Aus dem Tagblatt vom 20.12.2001 © St. Galler Tagblatt AG
Marcel Reich-Ranicki war es, der als Erster aus Literatur einen Unterhaltungswert presste. Sein Abtreten kompensieren in Zürich eine ganze Reihe neuer Literatur-Shows.
von Sibylle Stillhart
Ein Dienstagabend im Dezember. Das Zürcher Jazzlokal «Moods» im hippen Kreis 5 ist bis auf den letzten Platz gefüllt, die Bar in Vollbetrieb.

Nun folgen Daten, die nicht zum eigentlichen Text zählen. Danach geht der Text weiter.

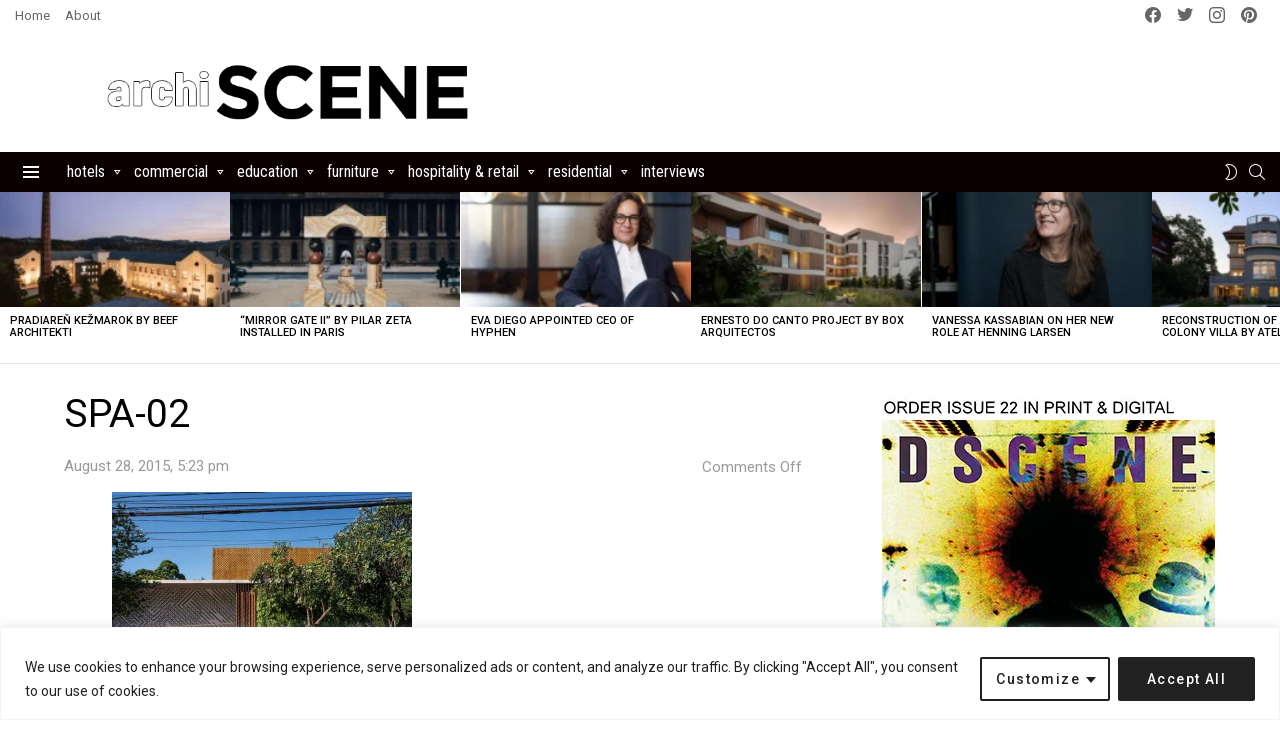

--- FILE ---
content_type: text/html; charset=utf-8
request_url: https://www.google.com/recaptcha/api2/aframe
body_size: 268
content:
<!DOCTYPE HTML><html><head><meta http-equiv="content-type" content="text/html; charset=UTF-8"></head><body><script nonce="TWoH2ByuSDPJQjC9l33yhA">/** Anti-fraud and anti-abuse applications only. See google.com/recaptcha */ try{var clients={'sodar':'https://pagead2.googlesyndication.com/pagead/sodar?'};window.addEventListener("message",function(a){try{if(a.source===window.parent){var b=JSON.parse(a.data);var c=clients[b['id']];if(c){var d=document.createElement('img');d.src=c+b['params']+'&rc='+(localStorage.getItem("rc::a")?sessionStorage.getItem("rc::b"):"");window.document.body.appendChild(d);sessionStorage.setItem("rc::e",parseInt(sessionStorage.getItem("rc::e")||0)+1);localStorage.setItem("rc::h",'1768984004211');}}}catch(b){}});window.parent.postMessage("_grecaptcha_ready", "*");}catch(b){}</script></body></html>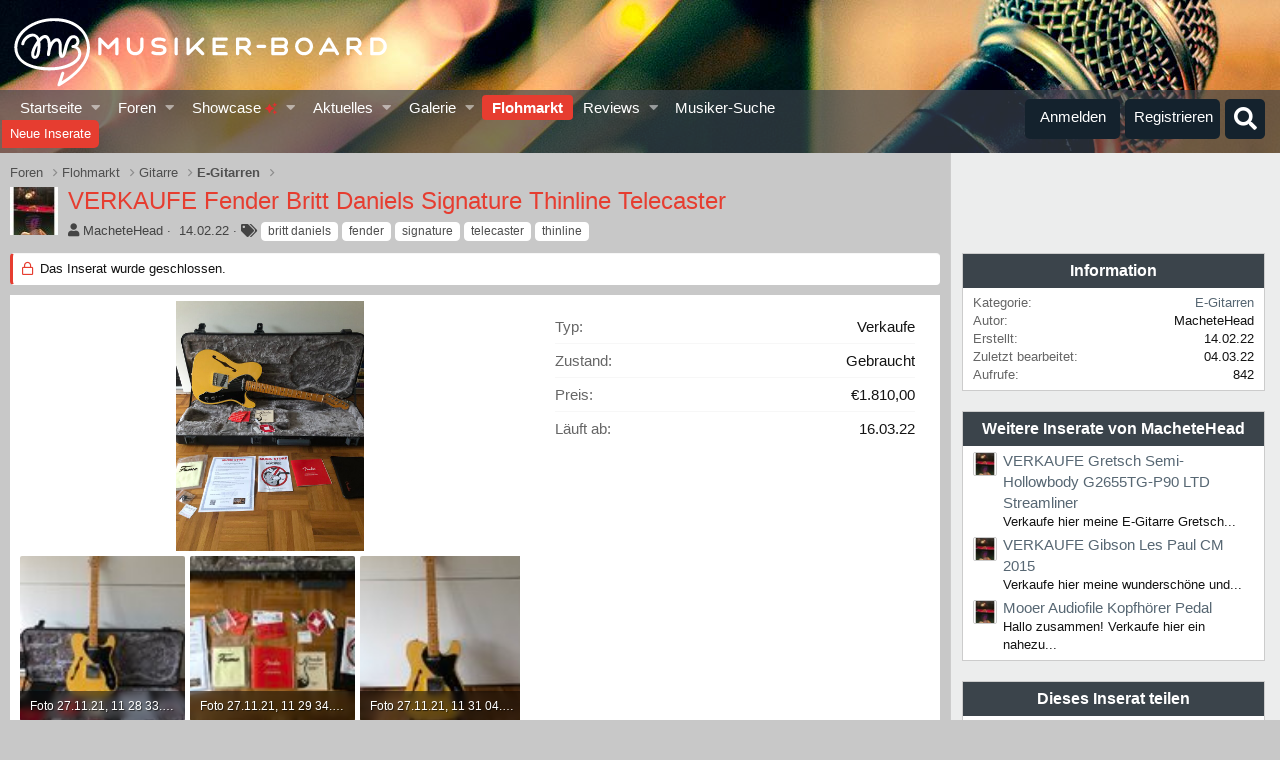

--- FILE ---
content_type: text/html; charset=utf-8
request_url: https://www.google.com/recaptcha/api2/aframe
body_size: 182
content:
<!DOCTYPE HTML><html><head><meta http-equiv="content-type" content="text/html; charset=UTF-8"></head><body><script nonce="wF1678V-NGO9CpwR67nrPw">/** Anti-fraud and anti-abuse applications only. See google.com/recaptcha */ try{var clients={'sodar':'https://pagead2.googlesyndication.com/pagead/sodar?'};window.addEventListener("message",function(a){try{if(a.source===window.parent){var b=JSON.parse(a.data);var c=clients[b['id']];if(c){var d=document.createElement('img');d.src=c+b['params']+'&rc='+(localStorage.getItem("rc::a")?sessionStorage.getItem("rc::b"):"");window.document.body.appendChild(d);sessionStorage.setItem("rc::e",parseInt(sessionStorage.getItem("rc::e")||0)+1);localStorage.setItem("rc::h",'1769782799667');}}}catch(b){}});window.parent.postMessage("_grecaptcha_ready", "*");}catch(b){}</script></body></html>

Der Geräuschpegel sinkt schlagartig gegen null, als punkt neun Uhr die «Litterband» ihre Höllenmaschine in Fahrt setzt und Gion Mathias Cavelty, Bündner Schriftsteller, zusammen mit Martin Walker, Redaktor beim «Schweizer Buchhandel», ins Scheinwerferlicht tritt: Auftakt zur vierten «Literatur-Show», die jeden zweiten Monat stattfindet und sich in der Zürcher Kulturszene bereits etabliert hat.
Im Supermarket
Literatur ist derzeit in Zürich «Trend», zahlreiche Happenings konkurrenzieren sich: So bietet das Kleintheater «Keller 62» diverse literarische Veranstaltungen an, während das Literaturhaus am Limmatquai mit Lesungen von angesehenen Autoren lockt. Die «1. lange Nacht der kurzen Geschichten» - vom Zürcher Buchhändler- und Verlegerverein (ZBW) initiiert - führt die Liste der Veranstaltungen fort: 70 Lesungen fanden in Buchhandlungen und überfüllten Trams statt. Von Caveltys Show inspiriert, rief zudem der Zürcher Martin Otzenberger - bekannt als Veranstalter von «Poetry Slams» - im November die erste «Kulturbar» im Supermarket-Club ins Leben. Viermal im Monat werden Autoren geladen, die sich etwa mit dem Thema «Literatur - just for fun?» auseinander setzen sollen.
Schiessen mit Bronfen
«Literatur soll Spass machen und nicht mittels staubtrockenen Vorlesungen vermittelt werden», sagt Talkmaster Cavelty. Er will die Zuschauer mit «Show-Einlagen» unterhalten und trotzdem «den Wert der Literatur nicht verkennen». Dem Publikum gefällts, wie der überfüllte Saal im «Moods» zeigt, wo es auch einmal schräg zu und her gehen kann: Linus Reichlin, «Weltwoche»-Kolumnist, Elisabeth Bronfen, Englisch-Professorin an der Uni Zürich, und der taiwanesische Krimiautor Wen-Huei Chu sitzen auf dem Sofa. Daneben liegt das Christkind tot auf dem Boden. Cavelty und Walker verhören die Gäste, auf der Suche nach dem Mörder. Mit Humor wird zudem über «das Erleben von Literatur» geplaudert, dabei werden schon einmal Einzelheiten aus dem Privatleben der Anwesenden verraten: Elisabeth Bronfen gerät ins Schwärmen, wenn sie von ihrer Leidenschaft, dem Schiessen, erzählt. Applaus. Und während Vorbild Reich-Ranicki seinen Quartettsessel räumt, geht die Show in Zürich weiter: Derzeit wird für das Frühjahr ein dreitägiges Literaturfestival «mit grossen Namen und ungewöhnlichen Orten» geplant, wie Initiant Claudius Wirz sagt. Sein Rezept: 80 Prozent Literatur und 20 Prozent Musik. Noch werden allerdings Sponsoren gesucht.